TASK TO CARRY OUT »
From the line that includes "Is pixel 117" to the last line of the data, quote each line precisely; both boundary lines belong in the answer.
----- THE INPUT
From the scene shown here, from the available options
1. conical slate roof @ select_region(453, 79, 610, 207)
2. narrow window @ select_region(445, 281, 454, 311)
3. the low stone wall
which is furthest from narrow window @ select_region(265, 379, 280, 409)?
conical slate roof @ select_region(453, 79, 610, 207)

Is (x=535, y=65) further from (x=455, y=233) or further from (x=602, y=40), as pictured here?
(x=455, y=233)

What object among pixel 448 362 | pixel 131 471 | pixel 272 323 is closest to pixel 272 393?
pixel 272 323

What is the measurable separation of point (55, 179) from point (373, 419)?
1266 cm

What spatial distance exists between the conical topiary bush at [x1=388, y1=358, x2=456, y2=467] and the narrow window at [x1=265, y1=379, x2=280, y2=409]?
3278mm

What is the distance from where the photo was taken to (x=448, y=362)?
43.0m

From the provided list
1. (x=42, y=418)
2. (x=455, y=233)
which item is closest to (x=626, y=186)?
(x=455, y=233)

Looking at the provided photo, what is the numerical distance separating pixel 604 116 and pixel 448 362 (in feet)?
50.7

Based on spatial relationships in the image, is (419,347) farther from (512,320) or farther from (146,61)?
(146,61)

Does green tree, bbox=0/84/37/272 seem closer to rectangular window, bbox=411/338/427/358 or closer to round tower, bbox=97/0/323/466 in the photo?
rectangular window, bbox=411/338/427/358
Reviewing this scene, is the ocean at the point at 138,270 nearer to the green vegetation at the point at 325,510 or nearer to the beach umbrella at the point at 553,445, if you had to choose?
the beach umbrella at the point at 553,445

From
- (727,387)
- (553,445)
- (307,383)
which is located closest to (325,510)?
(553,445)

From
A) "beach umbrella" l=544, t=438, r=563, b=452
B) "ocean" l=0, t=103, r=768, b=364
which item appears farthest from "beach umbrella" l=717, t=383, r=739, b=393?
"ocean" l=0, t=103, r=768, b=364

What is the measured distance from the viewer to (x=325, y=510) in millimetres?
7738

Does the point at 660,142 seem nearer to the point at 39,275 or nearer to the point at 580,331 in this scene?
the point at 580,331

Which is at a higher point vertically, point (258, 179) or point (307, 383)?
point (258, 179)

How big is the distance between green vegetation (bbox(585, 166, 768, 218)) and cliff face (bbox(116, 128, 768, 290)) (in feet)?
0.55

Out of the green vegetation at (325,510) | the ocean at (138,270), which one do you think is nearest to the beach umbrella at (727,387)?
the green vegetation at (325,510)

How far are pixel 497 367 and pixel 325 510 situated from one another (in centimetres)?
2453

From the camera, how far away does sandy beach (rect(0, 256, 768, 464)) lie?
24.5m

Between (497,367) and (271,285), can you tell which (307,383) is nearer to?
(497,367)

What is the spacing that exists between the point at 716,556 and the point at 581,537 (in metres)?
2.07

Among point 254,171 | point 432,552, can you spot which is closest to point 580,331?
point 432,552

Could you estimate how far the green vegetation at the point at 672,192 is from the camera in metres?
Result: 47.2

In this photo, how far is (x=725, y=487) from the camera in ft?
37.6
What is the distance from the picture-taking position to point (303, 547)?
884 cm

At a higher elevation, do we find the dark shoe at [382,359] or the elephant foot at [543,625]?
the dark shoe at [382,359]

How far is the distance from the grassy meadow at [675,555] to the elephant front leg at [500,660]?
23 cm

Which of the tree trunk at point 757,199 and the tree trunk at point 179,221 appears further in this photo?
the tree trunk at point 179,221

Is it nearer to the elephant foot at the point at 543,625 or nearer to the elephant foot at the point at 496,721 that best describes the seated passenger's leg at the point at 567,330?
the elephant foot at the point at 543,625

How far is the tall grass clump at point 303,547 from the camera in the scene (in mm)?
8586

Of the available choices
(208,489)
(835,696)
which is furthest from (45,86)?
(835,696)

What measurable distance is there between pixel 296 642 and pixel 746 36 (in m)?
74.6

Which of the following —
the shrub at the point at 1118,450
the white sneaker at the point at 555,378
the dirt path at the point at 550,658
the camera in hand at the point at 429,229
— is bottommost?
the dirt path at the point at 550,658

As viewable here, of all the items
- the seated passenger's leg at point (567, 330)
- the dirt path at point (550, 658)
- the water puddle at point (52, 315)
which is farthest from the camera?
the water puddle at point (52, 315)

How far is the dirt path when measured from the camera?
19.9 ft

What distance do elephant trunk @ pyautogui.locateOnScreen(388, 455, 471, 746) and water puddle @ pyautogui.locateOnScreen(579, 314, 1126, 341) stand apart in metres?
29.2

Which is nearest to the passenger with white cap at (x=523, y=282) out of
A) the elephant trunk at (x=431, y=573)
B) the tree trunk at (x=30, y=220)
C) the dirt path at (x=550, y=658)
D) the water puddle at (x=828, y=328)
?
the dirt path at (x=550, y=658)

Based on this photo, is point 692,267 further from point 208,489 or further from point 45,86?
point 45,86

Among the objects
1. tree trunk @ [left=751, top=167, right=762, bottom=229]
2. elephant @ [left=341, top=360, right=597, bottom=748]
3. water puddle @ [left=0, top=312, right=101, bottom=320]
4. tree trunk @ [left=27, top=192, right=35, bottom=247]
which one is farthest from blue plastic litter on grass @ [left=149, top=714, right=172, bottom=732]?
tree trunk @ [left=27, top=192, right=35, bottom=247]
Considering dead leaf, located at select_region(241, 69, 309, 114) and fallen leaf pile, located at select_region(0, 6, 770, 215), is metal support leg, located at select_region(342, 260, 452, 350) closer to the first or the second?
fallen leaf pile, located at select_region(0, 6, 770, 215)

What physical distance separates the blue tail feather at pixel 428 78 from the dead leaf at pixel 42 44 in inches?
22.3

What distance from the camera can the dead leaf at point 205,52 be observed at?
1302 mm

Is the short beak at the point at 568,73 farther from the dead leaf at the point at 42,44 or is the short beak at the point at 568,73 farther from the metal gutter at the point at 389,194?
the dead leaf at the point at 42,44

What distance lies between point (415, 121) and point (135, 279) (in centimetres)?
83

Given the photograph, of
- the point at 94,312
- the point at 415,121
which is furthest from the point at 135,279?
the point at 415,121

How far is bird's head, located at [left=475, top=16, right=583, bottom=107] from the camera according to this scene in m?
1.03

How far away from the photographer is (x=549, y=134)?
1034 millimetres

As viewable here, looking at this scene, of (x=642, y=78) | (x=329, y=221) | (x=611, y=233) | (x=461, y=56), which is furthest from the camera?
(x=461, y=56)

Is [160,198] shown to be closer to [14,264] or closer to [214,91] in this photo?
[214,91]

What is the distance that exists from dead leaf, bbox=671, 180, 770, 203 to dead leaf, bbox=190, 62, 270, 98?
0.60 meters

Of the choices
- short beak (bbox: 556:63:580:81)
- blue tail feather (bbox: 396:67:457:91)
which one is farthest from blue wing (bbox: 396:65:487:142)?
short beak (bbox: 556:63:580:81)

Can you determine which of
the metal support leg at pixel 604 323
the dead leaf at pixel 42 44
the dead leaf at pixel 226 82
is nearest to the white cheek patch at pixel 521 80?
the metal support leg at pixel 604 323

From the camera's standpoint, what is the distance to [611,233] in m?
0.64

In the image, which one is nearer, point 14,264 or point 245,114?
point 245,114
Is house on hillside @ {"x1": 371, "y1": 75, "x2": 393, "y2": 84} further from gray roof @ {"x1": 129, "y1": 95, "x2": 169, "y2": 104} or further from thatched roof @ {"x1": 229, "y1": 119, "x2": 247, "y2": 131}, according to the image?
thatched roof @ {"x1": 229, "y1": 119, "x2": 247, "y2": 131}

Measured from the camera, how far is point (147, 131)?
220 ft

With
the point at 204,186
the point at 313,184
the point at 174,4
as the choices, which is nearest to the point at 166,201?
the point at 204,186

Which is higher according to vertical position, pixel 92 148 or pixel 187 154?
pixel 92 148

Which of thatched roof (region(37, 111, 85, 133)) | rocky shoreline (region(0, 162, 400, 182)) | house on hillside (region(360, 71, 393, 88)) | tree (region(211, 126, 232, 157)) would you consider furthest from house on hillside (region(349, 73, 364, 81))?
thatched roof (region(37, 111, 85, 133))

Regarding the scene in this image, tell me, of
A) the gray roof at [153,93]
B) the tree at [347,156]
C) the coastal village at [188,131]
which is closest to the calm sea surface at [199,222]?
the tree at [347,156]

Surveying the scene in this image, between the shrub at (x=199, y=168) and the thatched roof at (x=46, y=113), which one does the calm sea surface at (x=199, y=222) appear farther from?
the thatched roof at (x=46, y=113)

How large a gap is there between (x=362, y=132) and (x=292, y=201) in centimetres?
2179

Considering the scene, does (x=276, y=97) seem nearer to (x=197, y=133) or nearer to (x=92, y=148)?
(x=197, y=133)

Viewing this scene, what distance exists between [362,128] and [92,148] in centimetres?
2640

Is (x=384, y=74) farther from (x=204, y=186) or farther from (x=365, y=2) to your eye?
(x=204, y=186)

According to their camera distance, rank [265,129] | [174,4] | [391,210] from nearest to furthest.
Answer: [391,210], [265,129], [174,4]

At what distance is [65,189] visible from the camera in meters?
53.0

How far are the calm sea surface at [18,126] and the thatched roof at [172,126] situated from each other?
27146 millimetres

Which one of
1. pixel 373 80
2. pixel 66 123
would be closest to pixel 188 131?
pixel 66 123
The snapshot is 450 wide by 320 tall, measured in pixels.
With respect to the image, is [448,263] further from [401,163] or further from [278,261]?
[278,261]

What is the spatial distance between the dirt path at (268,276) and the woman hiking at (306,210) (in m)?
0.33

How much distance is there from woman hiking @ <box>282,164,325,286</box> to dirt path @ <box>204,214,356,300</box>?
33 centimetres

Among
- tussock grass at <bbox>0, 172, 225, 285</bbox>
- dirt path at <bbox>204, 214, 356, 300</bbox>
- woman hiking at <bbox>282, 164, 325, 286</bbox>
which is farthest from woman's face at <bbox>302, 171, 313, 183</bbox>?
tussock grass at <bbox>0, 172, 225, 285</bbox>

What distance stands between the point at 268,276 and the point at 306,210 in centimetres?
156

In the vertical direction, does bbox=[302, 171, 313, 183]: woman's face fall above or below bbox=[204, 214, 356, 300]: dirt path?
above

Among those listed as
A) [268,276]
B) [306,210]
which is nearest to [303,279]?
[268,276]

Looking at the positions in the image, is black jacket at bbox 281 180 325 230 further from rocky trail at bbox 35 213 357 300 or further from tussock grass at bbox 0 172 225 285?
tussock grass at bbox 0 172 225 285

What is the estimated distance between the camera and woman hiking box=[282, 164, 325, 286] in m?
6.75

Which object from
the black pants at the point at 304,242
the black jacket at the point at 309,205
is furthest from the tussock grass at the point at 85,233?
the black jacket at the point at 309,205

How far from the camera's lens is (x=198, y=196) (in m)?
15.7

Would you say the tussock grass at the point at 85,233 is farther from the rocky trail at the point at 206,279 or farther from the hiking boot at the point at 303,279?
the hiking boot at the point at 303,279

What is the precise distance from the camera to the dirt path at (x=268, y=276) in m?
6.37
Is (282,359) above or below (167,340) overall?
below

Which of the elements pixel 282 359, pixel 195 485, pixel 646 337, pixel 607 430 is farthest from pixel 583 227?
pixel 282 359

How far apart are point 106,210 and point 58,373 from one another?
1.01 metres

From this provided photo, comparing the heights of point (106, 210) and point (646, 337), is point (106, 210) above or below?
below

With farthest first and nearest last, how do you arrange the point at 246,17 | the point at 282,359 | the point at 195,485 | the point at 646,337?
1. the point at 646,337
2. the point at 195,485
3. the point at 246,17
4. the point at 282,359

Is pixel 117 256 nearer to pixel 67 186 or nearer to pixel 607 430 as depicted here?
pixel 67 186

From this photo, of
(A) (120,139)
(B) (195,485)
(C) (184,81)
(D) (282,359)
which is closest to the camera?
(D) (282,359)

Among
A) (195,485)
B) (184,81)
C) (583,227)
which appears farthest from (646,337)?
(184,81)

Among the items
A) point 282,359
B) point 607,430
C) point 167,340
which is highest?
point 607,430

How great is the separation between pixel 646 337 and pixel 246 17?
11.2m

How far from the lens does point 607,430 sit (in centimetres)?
----------
RESULT OF THIS TASK »
Is pixel 117 256 nearer to pixel 67 186 or nearer to pixel 607 430 as depicted here?
pixel 67 186

From this photo, of
(A) (120,139)
(B) (195,485)
(C) (184,81)
(D) (282,359)
which is closest to the camera?
(D) (282,359)

Among
A) (195,485)
B) (184,81)
C) (583,227)
which appears farthest from (646,337)?
(184,81)

Among the items
A) point 282,359
B) point 607,430
C) point 167,340
which is highest?
point 607,430

How great is the separation between pixel 646 337 and pixel 246 17?
11.2m

How far from the lens does point 607,430 sit (in centimetres)?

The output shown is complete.